Yarrow took a long pull from the bottle, finishing it off. She thought of Blue Tower, now Ladyless, and the red smear of Roe's blood on the white wall, and the nameless frogs in the dark. She thought of the white birds in the air around Yellow Tower. She thought of Grey House, empty and growing emptier, the molding beds, the chairs of vanished women in the refectory. Over and over she had done what a Yarrow must do, and yet over and over, things had only gotten worse. It was supposed to be enough to be Yarrow. Everyone had always made it seem so. And yet it wasn't.

"Change, maybe," she said. The word was unfamiliar in her mouth. "I might ask for change."

Peregrine laughed. "Change? To hear a woman in grey speak like that! What kind of change, little Mother?"

Would she wish for it? Was it the wine talking? The inside of her head revolved in lazy circles. There were too many half-formed thoughts in Yarrow's mind. They crowded to her lips like hens seeking crumbs. What could she say that was honest? The world must change, for I cannot . But that was nothing she could say to this man. She was spared the necessity of answering when Peregrine brought Tertius to a sudden halt. Yarrow pitched forward, knocking her head on the platform. The wine bottle rolled and fell to smash, glittering, on the cobblestones.

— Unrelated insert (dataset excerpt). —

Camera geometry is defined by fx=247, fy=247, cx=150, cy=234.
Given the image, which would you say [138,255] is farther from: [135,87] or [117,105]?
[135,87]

"What is it?" said Yarrow, sitting up.

Peregrine only pointed ahead of them. Blocking the Passage from one side to another were dead bodies: people, but also things like deer with high ebony spires for heads. Stuck through the body of a bluish person was a long spear from which a black banner waved, bearing a yellow bird under a golden eye.

"Beekeepers," said Peregrine. "What were they doing out here, with hives and everything? And that's the Obsidian Lady's banner. Why would she kill her own crofters?"

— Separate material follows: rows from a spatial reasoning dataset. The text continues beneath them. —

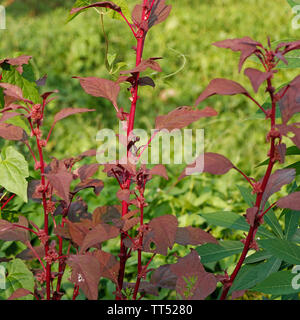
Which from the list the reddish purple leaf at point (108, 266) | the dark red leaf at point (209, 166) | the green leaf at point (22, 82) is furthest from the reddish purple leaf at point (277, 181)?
the green leaf at point (22, 82)

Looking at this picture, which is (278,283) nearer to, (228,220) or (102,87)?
(228,220)

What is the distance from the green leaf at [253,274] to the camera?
1.11m

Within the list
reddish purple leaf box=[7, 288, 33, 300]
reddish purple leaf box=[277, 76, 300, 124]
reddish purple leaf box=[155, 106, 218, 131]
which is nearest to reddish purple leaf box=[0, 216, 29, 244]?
reddish purple leaf box=[7, 288, 33, 300]

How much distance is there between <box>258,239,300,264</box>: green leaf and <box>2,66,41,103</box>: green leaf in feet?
→ 2.19

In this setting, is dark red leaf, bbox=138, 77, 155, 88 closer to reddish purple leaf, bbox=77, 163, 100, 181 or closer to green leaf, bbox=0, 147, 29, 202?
reddish purple leaf, bbox=77, 163, 100, 181

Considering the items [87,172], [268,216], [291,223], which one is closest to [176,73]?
[268,216]

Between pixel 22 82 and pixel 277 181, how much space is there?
68 cm

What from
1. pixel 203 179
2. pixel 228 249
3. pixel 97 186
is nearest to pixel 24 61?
pixel 97 186

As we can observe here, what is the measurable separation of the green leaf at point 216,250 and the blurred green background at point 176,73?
26.9 inches

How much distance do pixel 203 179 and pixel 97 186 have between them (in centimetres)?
145

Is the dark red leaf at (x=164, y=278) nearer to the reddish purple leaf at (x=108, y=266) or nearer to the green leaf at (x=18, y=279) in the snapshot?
the reddish purple leaf at (x=108, y=266)

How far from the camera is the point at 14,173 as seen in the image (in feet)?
3.57
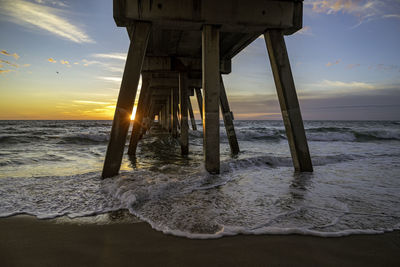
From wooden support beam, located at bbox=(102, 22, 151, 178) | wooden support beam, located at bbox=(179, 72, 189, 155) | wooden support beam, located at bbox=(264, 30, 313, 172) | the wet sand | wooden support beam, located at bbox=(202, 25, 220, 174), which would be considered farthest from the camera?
wooden support beam, located at bbox=(179, 72, 189, 155)

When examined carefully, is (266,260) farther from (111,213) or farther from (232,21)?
(232,21)

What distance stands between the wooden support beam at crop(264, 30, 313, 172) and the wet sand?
278 cm

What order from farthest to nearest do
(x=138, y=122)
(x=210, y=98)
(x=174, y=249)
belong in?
(x=138, y=122), (x=210, y=98), (x=174, y=249)

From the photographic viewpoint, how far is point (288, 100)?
4766 mm

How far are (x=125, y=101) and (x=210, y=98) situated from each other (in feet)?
5.44

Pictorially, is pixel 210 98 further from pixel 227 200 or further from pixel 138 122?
pixel 138 122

Among the dead, something glittered in the sun. Its shape was familiar. But more important than that, someone had to do something about the bodies.

Peregrine unrolled the rope ladder and both of them climbed down. Every single body had been brutally hacked. The smell of blood was thick and sharp. Little things crunched underfoot; in all directions, thousands of dead bees were scattered.

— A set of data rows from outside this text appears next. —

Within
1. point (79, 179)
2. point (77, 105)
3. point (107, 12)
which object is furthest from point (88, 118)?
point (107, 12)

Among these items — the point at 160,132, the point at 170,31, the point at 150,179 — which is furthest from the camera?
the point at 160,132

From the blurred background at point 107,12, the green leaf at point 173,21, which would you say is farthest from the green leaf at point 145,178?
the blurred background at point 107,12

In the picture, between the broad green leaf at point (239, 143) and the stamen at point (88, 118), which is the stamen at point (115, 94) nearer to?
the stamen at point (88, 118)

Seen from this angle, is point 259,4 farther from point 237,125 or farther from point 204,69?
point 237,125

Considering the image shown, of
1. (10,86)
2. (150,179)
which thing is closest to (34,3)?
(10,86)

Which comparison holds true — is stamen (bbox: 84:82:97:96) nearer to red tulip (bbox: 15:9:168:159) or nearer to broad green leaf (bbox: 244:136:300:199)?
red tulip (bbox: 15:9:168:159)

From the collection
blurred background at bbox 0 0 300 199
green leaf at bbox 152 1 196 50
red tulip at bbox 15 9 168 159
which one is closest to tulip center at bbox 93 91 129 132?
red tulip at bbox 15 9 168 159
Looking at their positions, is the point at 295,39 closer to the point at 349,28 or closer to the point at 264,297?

If the deceased is a beekeeper from Black, Yarrow thought. If the deceased… Beekeeper from Black. Then—then what?

It had been so long since she had recited any of the lore. If she had forgotten it—but after a shaky moment she found the right room in her memory, the right image, and the answer unfurled in her mind.

Nothing. If the deceased is a beekeeper from Black, you did nothing. The beekeepers were one of the only groups who traditionally took care of their own dead. But that didn't seem right. It was not right, it wasn't. Not when they had been slaughtered like this, with none of their own to care for them. Yarrow began singing the Lament for Gardeners. It was not perfect, but it was as close as she could get. Better that than nothing at all.

As she sang, she walked toward the glittering thing. It was clutched in the hand of a trout-faced person near the rear of the group, who seemed to have been defending themselves with it. Roughly five feet long, the object was shaped like a near-triangular dagger, with a grip nearly a third of its length and fitted for gigantic hands. Red leather bound the grip, and red stones peeped from among the prickly gold vines that formed the pommel. More vines ran along the center of the blade. Obviously, it was made by or for a Lady. Then why did it look so familiar?

Of course. Gently, Yarrow eased it out of the dead person's hand. It was very heavy. The point had to drag on the ground, for she was too short to carry it easily. Still singing, albeit with a strained voice, she took it back to Tertius where Peregrine was waiting for her. The Lament ended just as she reached him.

"I don't carry weapons," he said. "I'm a Butler."

"This needs to go back to Grey," said Yarrow. "It's the guardian's steel."